PERDIGUIER Agricol, dit Avignonnais-la-Vertu

Par revu et complété par Philippe Darriulat

Né le 13 frimaire an XIV (4 décembre 1805) à Morières près d’Avignon, mort à Paris le 26 mars 1875. Compagnon menuisier du Devoir de Liberté, représentant du peuple en 1848, réorganisateur du compagnonnage et chansonnier.

Agricol Perdiguier
Agricol Perdiguier
Fourni par Philippe Darriulat

Fils d’un menuisier devenu capitaine dans les armées républicaines avant de regagner son village, Agricol Perdiguier fit son apprentissage dans un atelier d’Avignon après avoir quitté celui de son père. Il partit ensuite pour faire son Tour de France dans les rangs des compagnons du Devoir de Liberté, visitant successivement Marseille, Nîmes, Montpellier, Béziers, Toulouse, Bordeaux, Rochefort, Nantes, Chartres, Paris, Chalon-sur-Saône, Lyon. Son périple avait duré au total quatre ans et demi. Il avait eu dans l’intervalle la chance d’être déclaré inapte au service militaire en raison de sa mauvaise denture, échappant ainsi aux sept années de présence dans un régiment, qui étaient le sort des conscrits. Après quelques mois de halte dans l’atelier paternel, il reprit la route. Il désirait vivre plus activement qu’à Morières, s’instruire et déjà, semble-t-il, entreprendre un combat pour l’extinction des rivalités compagnonniques, dont il avait eu à souffrir sur le Tour de France.

Perdiguier n’était assurément pas le premier à signaler les inconvénients et les abus des querelles parfois meurtrières qui dressaient les uns contre les autres les membres des Devoirs rivaux, bien qu’elles ne fussent pas plus graves ni plus fréquentes que ces altercations entre soldats d’armes différentes dans lesquelles on voyait une manifestation indispensable de l’esprit de corps. Au cours de son Tour de France, Perdiguier avait également pris goût aux aspects les plus techniques des groupements compagnonniques, qui en arrivaient souvent à faire des « compagnons finis » de véritables professeurs d’enseignement technique, capables de former leurs élèves, en leur apprenant aussi bien les doctrines de la société compagnonnique dont ils étaient membres que des éléments de géométrie dans l’espace, indépendamment des principales méthodes de travail utilisées dans leur métier.

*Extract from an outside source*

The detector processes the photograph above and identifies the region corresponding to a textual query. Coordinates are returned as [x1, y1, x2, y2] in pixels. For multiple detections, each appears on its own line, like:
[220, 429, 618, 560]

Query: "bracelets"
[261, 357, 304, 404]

Perdiguier avait en outre un goût très vif pour la littérature ; il aimait aller au théâtre, composait sur des faits connus des chansons pour vulgariser ses idées et se fit le propagandiste de l’idée d’une réconciliation des divers Devoirs, qui laisserait à chacun son originalité doctrinale et ses habitudes propres de recrutement et d’organisation, mais qui mettrait fin aux querelles anciennes et permettrait une action concertée pour l’amélioration du sort des ouvriers, tant par l’action auprès des patrons que par les organismes de secours mutuels.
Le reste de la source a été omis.